The Guardian editorialised, “Russia is engaging in an aggressive disinformation war over the Skripal poisoning. It would be disastrous to respond in kind.”

The Telegraph, the Tory government’s house organ, urged the government to now “give details of Skripal case” and warned that the UK’s policy of assigning blame without providing a shred of evidence had backfired badly. “[T]here is a real risk that the Russians will win the information war if the British side continues to be so secretive.” It added, “What is important now is not to lose the initiative or to allow the Russians to sow doubts in the minds not just of Britain’s allies but of the public.”

The UK media also decided that it was now necessary to row back on its previous claims of how deadly novichok supposedly is.

On Friday, stories began to circulate in the corporate media and the state-run BBC to account for the Skripals’ miraculous recovery. Sky News, for example, claimed in the vaguest terms that it was “likely” that “one of several general antidotes” had been given to the Skripals and “they appear to have helped.”

On Sunday, the Daily Mail went one step further into the realm of the absurd. It cited the comments of Hamish de Bretton-Gordon, a former army commander in the UK’s Chemical, Biological, Radiological and Nuclear Regiment, who claimed, “This botched double murder attempt was defeated by the brilliance of British scientists and the doctors in Salisbury who, under immense pressure, came up with a bespoke set of treatments to thwart a boutique chemical weapon specifically designed for assassinations.”

It cited an “anonymous source” backing up Bretton-Gordon’s claims of the “boutique” character of the novichok employed:

“The Kremlin wanted to get its agents out of Britain before the Novichok could be identified. So they reduced its toxicity and used it in a gel form rather than as a gas—had the Skripals inhaled the nerve agent they would have died very quickly. The Russians still banked on Sergei and Yulia dying as a result of their exposure, even though they had effectively watered it down.”

On Sunday, Johnson himself entered the fray, authoring an op-ed in the Sunday Times, complaining of how Russia was making a “cynical attempt to bury awkward facts beneath an avalanche of lies and disinformation.”

Assured of the servile backing of Britain’s media, he attributed all the government’s woes and the fact that the Kremlin was being lent a “false credibility to its propaganda onslaught” to the cause that Labour Party leader “Jeremy Corbyn has joined this effort... Truly he is the Kremlin's useful idiot.”

The Observer, the Guardian’s Sunday sister paper, was more realistic in its appraisal.
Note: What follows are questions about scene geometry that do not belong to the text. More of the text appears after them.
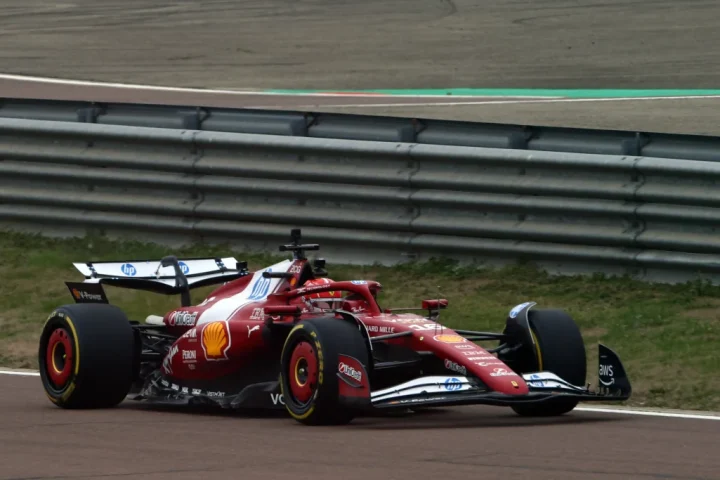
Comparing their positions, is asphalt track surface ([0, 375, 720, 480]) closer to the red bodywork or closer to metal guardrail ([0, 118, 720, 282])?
the red bodywork

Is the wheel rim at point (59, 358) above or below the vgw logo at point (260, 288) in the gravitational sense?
below

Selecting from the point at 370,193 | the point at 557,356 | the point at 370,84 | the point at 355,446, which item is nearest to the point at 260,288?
the point at 557,356

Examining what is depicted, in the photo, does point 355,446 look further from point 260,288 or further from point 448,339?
point 260,288

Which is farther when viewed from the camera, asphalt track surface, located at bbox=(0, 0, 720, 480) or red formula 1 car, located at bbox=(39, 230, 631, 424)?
red formula 1 car, located at bbox=(39, 230, 631, 424)

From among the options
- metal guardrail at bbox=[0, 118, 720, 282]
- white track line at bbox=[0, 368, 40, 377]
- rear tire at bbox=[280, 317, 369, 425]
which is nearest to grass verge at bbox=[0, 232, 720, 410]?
metal guardrail at bbox=[0, 118, 720, 282]

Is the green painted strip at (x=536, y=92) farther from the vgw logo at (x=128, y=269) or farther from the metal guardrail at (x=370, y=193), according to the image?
the vgw logo at (x=128, y=269)

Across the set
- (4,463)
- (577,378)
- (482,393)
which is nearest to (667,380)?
(577,378)

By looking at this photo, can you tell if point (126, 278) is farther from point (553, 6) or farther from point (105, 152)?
point (553, 6)

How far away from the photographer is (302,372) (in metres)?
9.17

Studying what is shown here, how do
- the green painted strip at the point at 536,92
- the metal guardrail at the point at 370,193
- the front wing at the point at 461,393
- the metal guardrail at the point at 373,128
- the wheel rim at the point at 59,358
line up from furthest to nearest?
the green painted strip at the point at 536,92 < the metal guardrail at the point at 373,128 < the metal guardrail at the point at 370,193 < the wheel rim at the point at 59,358 < the front wing at the point at 461,393

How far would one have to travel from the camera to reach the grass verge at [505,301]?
1105 centimetres

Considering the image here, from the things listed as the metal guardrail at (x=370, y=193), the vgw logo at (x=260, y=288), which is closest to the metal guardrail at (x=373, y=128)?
the metal guardrail at (x=370, y=193)

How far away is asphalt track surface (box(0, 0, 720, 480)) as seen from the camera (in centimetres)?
757

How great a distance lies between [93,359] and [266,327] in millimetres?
1237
Editorialising on “a dangerous new world of competing global visions,” it warned that “regardless of the justice of Britain’s grievance,” Russia was “succeeding in persuading much ‘unofficial’ global public opinion that its denials are credible.”

As is always the case, the Observer proposed as an answer measures to counter “the Kremlin’s ruthless use of social media and disinformation and propaganda tools” in the name of combating “fake news.”

In words that were more honest than they were clearly meant to be, it suggested, “What we face now is a struggle over opposing models of political and social control, rather than geo-strategic dominance or competing ideologies, involving not only Russia but all the countries of the modern world… Put bluntly, it is about truth and lies.”